CHALLENGE >> Reproduce the data below word for word, from the first line to the last, omitting the pictures.

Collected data
------------------------

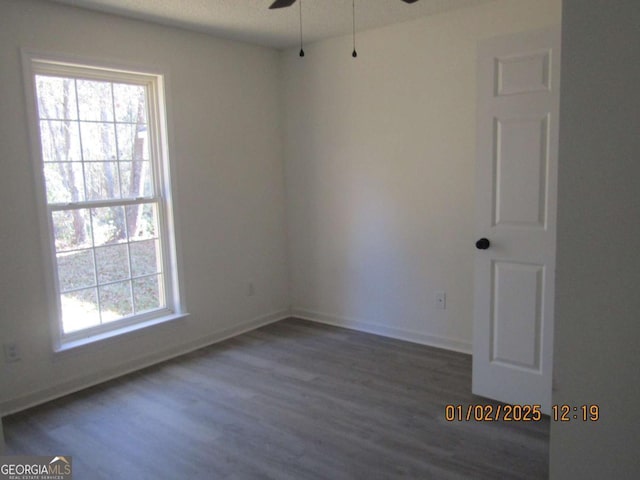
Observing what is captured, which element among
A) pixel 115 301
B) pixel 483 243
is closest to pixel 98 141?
pixel 115 301

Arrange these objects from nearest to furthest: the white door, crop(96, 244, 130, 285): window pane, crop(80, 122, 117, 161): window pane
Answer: the white door → crop(80, 122, 117, 161): window pane → crop(96, 244, 130, 285): window pane

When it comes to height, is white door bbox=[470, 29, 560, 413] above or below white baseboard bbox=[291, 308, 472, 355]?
above

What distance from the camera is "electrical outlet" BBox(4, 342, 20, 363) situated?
305 centimetres

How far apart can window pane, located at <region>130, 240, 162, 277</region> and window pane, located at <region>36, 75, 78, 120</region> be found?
39.9 inches

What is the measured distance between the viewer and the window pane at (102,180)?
3.48 m

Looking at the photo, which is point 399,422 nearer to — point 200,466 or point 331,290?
point 200,466

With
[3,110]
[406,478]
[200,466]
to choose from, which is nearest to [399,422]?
[406,478]

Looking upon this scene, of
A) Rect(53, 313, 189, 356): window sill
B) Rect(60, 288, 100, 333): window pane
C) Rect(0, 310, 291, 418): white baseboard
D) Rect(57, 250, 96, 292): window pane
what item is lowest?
Rect(0, 310, 291, 418): white baseboard

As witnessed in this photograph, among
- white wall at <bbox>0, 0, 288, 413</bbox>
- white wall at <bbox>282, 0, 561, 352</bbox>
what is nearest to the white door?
white wall at <bbox>282, 0, 561, 352</bbox>

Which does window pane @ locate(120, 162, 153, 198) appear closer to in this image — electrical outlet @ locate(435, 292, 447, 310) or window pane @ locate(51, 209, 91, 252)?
window pane @ locate(51, 209, 91, 252)

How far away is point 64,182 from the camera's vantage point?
334cm

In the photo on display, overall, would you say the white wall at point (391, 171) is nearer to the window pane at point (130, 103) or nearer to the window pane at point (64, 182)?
the window pane at point (130, 103)

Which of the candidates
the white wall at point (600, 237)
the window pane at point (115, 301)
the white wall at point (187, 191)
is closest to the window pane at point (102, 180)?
the white wall at point (187, 191)

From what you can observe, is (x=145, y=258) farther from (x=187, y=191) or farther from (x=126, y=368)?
(x=126, y=368)
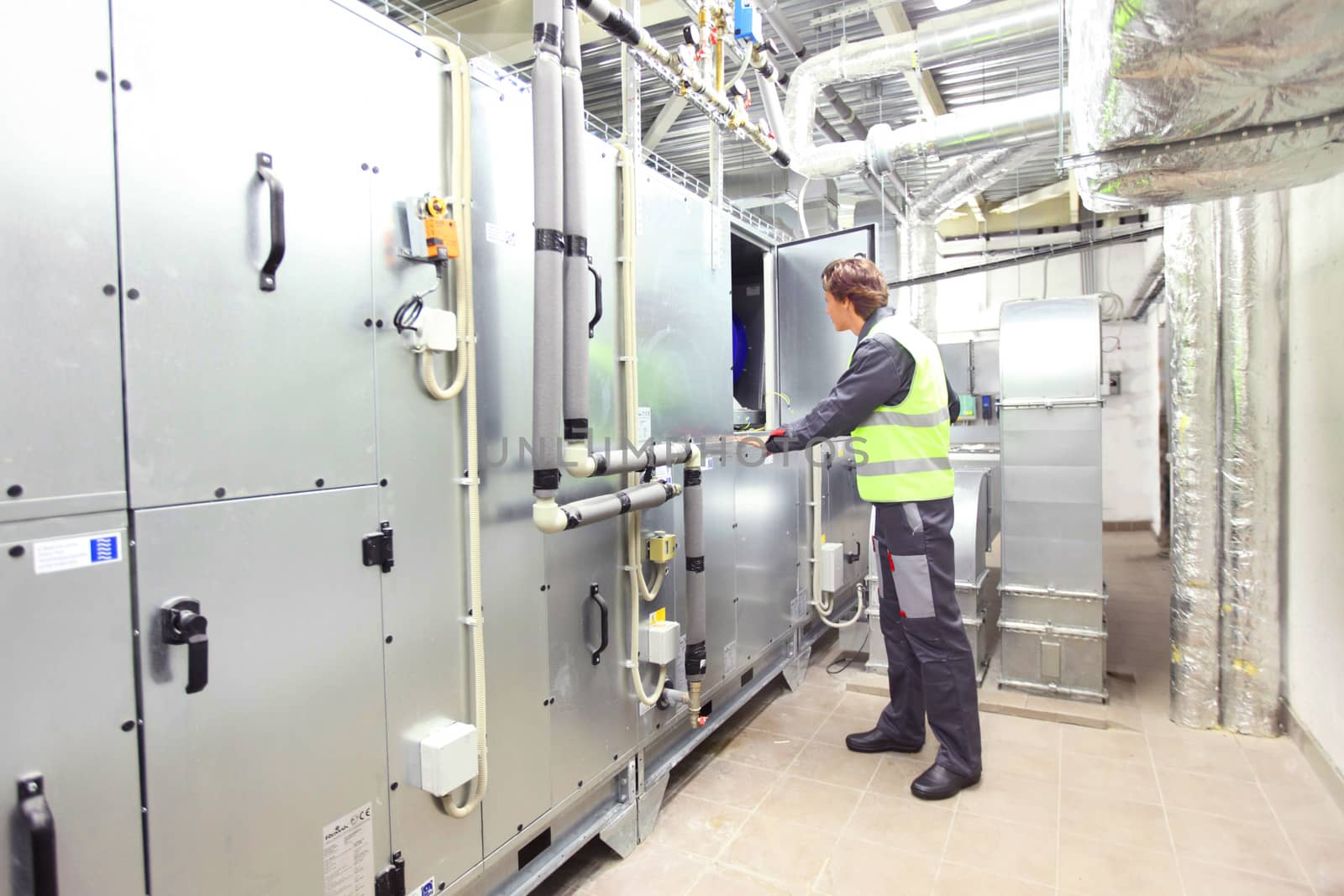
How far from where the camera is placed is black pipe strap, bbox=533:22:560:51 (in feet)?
4.90

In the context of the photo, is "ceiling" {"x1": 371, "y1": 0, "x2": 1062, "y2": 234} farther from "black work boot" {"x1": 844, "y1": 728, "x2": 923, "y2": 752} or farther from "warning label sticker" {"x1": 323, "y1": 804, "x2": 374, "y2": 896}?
"black work boot" {"x1": 844, "y1": 728, "x2": 923, "y2": 752}

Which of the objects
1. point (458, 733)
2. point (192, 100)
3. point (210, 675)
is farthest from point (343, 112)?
point (458, 733)

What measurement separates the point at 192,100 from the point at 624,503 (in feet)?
3.99

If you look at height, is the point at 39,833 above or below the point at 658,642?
above

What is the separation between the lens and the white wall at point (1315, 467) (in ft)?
7.41

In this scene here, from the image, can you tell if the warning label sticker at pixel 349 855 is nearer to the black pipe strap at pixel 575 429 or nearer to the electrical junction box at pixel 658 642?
the black pipe strap at pixel 575 429

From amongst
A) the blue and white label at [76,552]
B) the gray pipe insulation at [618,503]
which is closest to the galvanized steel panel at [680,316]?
the gray pipe insulation at [618,503]

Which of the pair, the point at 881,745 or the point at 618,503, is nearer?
the point at 618,503

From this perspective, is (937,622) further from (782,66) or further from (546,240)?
(782,66)

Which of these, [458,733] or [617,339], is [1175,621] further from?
[458,733]

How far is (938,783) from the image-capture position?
7.52 feet

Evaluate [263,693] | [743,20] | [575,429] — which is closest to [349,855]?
[263,693]

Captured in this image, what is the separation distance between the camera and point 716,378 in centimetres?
261

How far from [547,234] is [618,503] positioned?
0.70 meters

------------------------

ANSWER FOR THE TASK >>
Observing what is captured, which element among
A) pixel 115 301
B) pixel 483 243
is closest to pixel 98 141?
pixel 115 301

Arrange these objects from nearest to furthest: the white door, crop(96, 244, 130, 285): window pane, crop(80, 122, 117, 161): window pane
Answer: the white door → crop(80, 122, 117, 161): window pane → crop(96, 244, 130, 285): window pane

When it comes to height, is white door bbox=[470, 29, 560, 413] above or below white baseboard bbox=[291, 308, 472, 355]?
above

What distance from the camera is "electrical outlet" BBox(4, 342, 20, 363) situated?
305 centimetres

How far apart can window pane, located at <region>130, 240, 162, 277</region> and window pane, located at <region>36, 75, 78, 120</region> be found?
39.9 inches

What is the measured distance between the viewer and the window pane at (102,180)?
3.48 m

Looking at the photo, which is point 399,422 nearer to — point 200,466 or point 331,290?
point 200,466

With
[3,110]
[406,478]
[200,466]
to choose from, which is nearest to [399,422]?
[406,478]

Looking upon this scene, of
A) Rect(53, 313, 189, 356): window sill
B) Rect(60, 288, 100, 333): window pane
C) Rect(0, 310, 291, 418): white baseboard
D) Rect(57, 250, 96, 292): window pane
what item is lowest?
Rect(0, 310, 291, 418): white baseboard

As witnessed in this photograph, among
- white wall at <bbox>0, 0, 288, 413</bbox>
- white wall at <bbox>282, 0, 561, 352</bbox>
what is nearest to the white door?
white wall at <bbox>282, 0, 561, 352</bbox>

Which does window pane @ locate(120, 162, 153, 198) appear closer to in this image — electrical outlet @ locate(435, 292, 447, 310) or window pane @ locate(51, 209, 91, 252)?
window pane @ locate(51, 209, 91, 252)

How far away is point 64,182 from the camera's vantage point?
334cm

In the photo on display, overall, would you say the white wall at point (391, 171) is nearer to the window pane at point (130, 103) or nearer to the window pane at point (64, 182)?
the window pane at point (130, 103)

Which of the candidates
the white wall at point (600, 237)
the window pane at point (115, 301)
the white wall at point (187, 191)
is closest to the window pane at point (102, 180)?
the white wall at point (187, 191)

From what you can observe, is (x=145, y=258) farther from (x=187, y=191) or farther from (x=126, y=368)?
(x=126, y=368)
How far from where the camera is placed is black pipe strap, bbox=533:22:560:51 (in feet)?
4.90

In the context of the photo, is "ceiling" {"x1": 371, "y1": 0, "x2": 1062, "y2": 234} farther from "black work boot" {"x1": 844, "y1": 728, "x2": 923, "y2": 752} or farther from "warning label sticker" {"x1": 323, "y1": 804, "x2": 374, "y2": 896}?
"black work boot" {"x1": 844, "y1": 728, "x2": 923, "y2": 752}

Which of the objects
1. point (458, 733)
2. point (192, 100)
3. point (210, 675)
is farthest from point (343, 112)?
point (458, 733)

What measurement separates the point at 192,100 from the point at 624,503 (in feet)?
3.99

If you look at height, is the point at 39,833 above or below the point at 658,642?
above

What is the separation between the lens and the white wall at point (1315, 467) (in ft)?
7.41

In this scene here, from the image, can you tell if the warning label sticker at pixel 349 855 is nearer to the black pipe strap at pixel 575 429 or nearer to the electrical junction box at pixel 658 642?
the black pipe strap at pixel 575 429

From amongst
A) the blue and white label at [76,552]
B) the gray pipe insulation at [618,503]
which is closest to the galvanized steel panel at [680,316]?
the gray pipe insulation at [618,503]

Which of the pair, the point at 881,745 or the point at 618,503, is nearer?
the point at 618,503

From this perspective, is (937,622) further from (782,66) or further from (546,240)?
(782,66)

Which of these, [458,733] or [617,339], is [1175,621] further from?
[458,733]

How far is (938,783) from the image-capture position?
7.52 feet

Evaluate [263,693] | [743,20] | [575,429] — which is closest to [349,855]?
[263,693]

Captured in this image, what is the separation distance between the camera and point 716,378 in centimetres?
261

How far from [547,234] is [618,503] positioned?
0.70 meters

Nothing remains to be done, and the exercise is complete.